*読んで活かす*.
A. 病名と治療についての文章のうち、「しかし「病名」の中には、「似」から「ほぼ同じになってしまいます。」までを省かずに書き写してください。
B. 病名と治療についての文章で、小児の解熱鎮痛剤の唯一の選択肢とされている薬は何ですか?

*提示された抜粋*.
なにかトラブルがあった際に、「病名」をはっきりさせてから「治療法」に結びつけるのが医学の定石です。病名が違っていると治療がうまくいかないなんて当たり前で、たとえば「糖尿病」の人に「高血圧」の治療薬は効きません。

しかし「病名」の中には、「似て否なるもの」もたくさんあります。「感冒」と「急性上気道炎」と「急性鼻咽頭炎」との違いを明確に言い分けられるお医者さんって実はいません。なんとなくでしか分けません。

これはなぜかというと、「治療法は同じ」だから分ける必要がないのです(細かい事を抜きにしています。同業者からの反論はあると思います)。

そもそも我々、メスを持たない内科医・小児科医は手術をして治すわけではなく、主に「飲み薬」で患者さんの病気が治るように導きます。

患者さんごとに、それぞれ症状も違いますし経過も違いますし調子が悪くなって何日目?というのも違うんですが、意外と最終的に処方すべきお薬ってほぼ同じになってしまいます。

そう、我々が使える武器(薬品)ってとっても種類も少ないのです。だからいつも同じような処方になるのはご了承いただきたい。

手足口病のブログのときにも書いたように、小児の解熱鎮痛剤は「アセトアミノフェン」一択しかないのです。だから熱がでても、痛いときにも「アンヒバ」か「カロナール」しか出ません。

 また、お肌のトラブルのときに便宜上「乳児湿疹です」といったり「あせも(汗疹)です」といったりしますが、原因が湿疹の場合は「感染」だったり「乾燥」だったりで、汗疹の場合は「汗」そのものということにはなりますが、結局はお渡しするお薬の内容は全然かわらなかったりするし、大事なのは「しっかり洗って清潔を保ったうえで、塗り薬をちゃんと塗る」のが正解なので、正直「乳児湿疹」も「あせも」も変わらないんです。

 「ヘルパンギーナ」も「手足口病」も「プール熱(アデノウイルス感染)」も、症状の差はかなりありますが、①夏場に流行るかぜであること ②ウイルス性疾患なので自然に治ること から考えるとすべて「夏かぜ」と呼んで問題がないのです。

 病名という、ある種の「言葉遊び」はどうでも良くって、大事なのは「どう治療すべきか?」というところに常々主眼を置いて診察させてもらい説明させてもらっています。あまり病名というものにこだわらなくてもよいことをぜひ覚えていてください。

*提供された項目*.
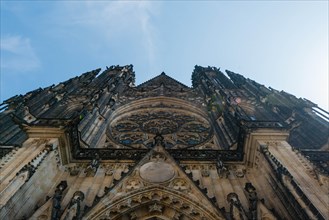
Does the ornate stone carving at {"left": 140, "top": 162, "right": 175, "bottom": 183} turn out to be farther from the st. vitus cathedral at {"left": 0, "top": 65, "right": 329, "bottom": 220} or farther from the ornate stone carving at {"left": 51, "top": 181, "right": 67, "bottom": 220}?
the ornate stone carving at {"left": 51, "top": 181, "right": 67, "bottom": 220}

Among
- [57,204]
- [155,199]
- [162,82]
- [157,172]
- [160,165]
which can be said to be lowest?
[57,204]

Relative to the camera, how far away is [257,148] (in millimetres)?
10289

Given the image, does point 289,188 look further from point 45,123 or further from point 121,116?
point 121,116

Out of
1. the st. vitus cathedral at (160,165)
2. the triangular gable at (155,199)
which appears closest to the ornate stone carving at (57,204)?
the st. vitus cathedral at (160,165)

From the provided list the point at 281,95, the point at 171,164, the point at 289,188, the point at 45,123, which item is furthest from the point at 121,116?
the point at 289,188

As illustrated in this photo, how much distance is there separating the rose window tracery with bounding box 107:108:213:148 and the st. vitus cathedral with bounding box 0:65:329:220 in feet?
0.15

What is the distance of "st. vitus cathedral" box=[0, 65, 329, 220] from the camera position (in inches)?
314

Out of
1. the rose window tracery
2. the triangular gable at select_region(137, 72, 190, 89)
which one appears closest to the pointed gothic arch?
the rose window tracery

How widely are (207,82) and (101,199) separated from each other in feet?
48.5

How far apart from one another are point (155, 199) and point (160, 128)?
23.7 feet

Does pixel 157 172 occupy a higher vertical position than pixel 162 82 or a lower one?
lower

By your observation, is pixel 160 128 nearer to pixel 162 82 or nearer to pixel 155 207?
pixel 155 207

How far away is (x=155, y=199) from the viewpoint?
8.78 meters

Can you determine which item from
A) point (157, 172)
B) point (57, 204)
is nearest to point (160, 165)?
point (157, 172)
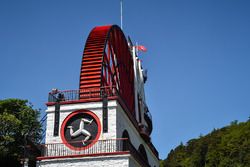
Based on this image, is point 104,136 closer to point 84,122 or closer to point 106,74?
point 84,122

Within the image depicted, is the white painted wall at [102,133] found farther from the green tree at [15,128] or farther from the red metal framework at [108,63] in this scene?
the green tree at [15,128]

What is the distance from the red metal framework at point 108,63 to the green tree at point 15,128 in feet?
27.8

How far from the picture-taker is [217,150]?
72.6m

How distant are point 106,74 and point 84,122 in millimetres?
6069

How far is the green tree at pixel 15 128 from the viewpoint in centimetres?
3306

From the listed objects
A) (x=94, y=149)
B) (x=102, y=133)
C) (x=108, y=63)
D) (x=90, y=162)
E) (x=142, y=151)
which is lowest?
(x=90, y=162)

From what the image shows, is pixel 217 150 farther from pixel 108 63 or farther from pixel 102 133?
pixel 102 133

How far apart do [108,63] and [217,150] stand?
165ft

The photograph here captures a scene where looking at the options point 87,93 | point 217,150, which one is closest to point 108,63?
point 87,93

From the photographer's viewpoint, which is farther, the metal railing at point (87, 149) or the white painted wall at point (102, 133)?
the metal railing at point (87, 149)

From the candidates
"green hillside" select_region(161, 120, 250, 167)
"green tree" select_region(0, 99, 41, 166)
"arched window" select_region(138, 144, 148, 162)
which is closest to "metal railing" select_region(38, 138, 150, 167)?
"arched window" select_region(138, 144, 148, 162)

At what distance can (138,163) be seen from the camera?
2219 centimetres

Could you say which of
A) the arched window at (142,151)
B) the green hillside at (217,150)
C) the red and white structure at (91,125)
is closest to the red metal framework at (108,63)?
the red and white structure at (91,125)

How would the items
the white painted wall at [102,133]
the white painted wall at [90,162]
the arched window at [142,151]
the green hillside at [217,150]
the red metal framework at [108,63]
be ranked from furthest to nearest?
the green hillside at [217,150] → the arched window at [142,151] → the red metal framework at [108,63] → the white painted wall at [102,133] → the white painted wall at [90,162]
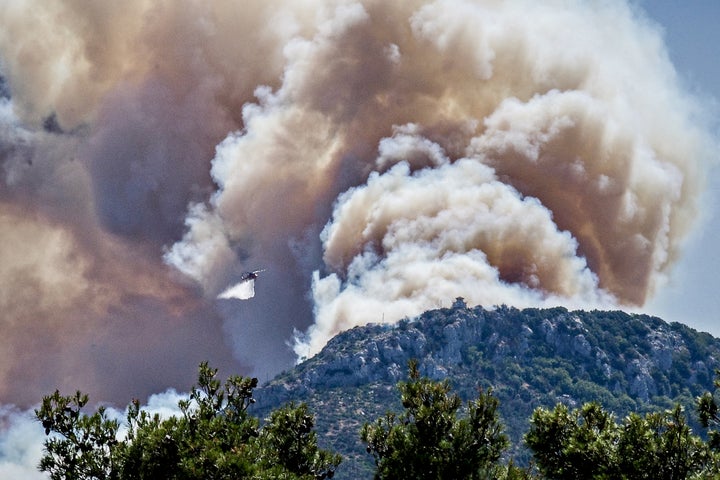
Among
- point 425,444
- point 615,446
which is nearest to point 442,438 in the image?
point 425,444

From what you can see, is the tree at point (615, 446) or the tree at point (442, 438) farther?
the tree at point (442, 438)

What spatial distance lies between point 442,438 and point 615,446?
545 inches

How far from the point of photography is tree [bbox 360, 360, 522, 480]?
71062 millimetres

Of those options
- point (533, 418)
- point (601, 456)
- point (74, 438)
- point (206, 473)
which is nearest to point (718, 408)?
point (601, 456)

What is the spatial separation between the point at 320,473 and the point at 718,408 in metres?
34.9

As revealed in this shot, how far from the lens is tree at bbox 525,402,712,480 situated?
68.9 m

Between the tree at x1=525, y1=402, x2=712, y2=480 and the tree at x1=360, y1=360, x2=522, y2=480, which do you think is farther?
the tree at x1=360, y1=360, x2=522, y2=480

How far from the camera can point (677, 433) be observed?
6856cm

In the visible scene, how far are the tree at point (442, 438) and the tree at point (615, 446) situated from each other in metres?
4.75

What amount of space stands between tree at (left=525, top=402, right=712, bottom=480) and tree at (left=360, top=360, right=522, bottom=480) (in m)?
4.75

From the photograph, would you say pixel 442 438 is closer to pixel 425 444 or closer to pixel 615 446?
pixel 425 444

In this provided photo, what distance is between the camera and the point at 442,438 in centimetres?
7238

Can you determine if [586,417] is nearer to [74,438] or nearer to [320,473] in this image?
[320,473]

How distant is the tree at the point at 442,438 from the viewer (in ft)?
233
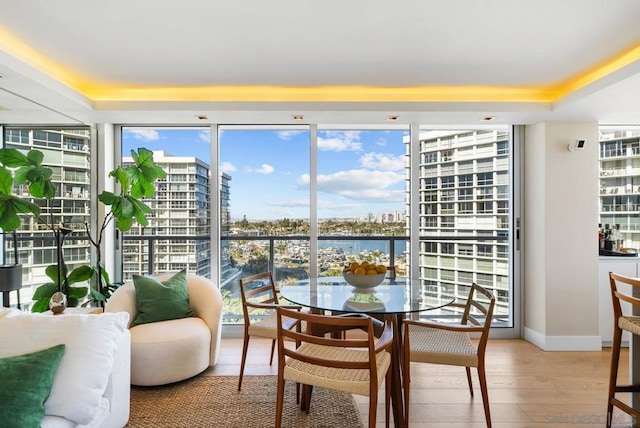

*記述の解答*.
A.
しかし「病名」の中には、「似て否なるもの」もたくさんあります。「感冒」と「急性上気道炎」と「急性鼻咽頭炎」との違いを明確に言い分けられるお医者さんって実はいません。なんとなくでしか分けません。

これはなぜかというと、「治療法は同じ」だから分ける必要がないのです(細かい事を抜きにしています。同業者からの反論はあると思います)。

そもそも我々、メスを持たない内科医・小児科医は手術をして治すわけではなく、主に「飲み薬」で患者さんの病気が治るように導きます。

患者さんごとに、それぞれ症状も違いますし経過も違いますし調子が悪くなって何日目?というのも違うんですが、意外と最終的に処方すべきお薬ってほぼ同じになってしまいます。

B. アセトアミノフェン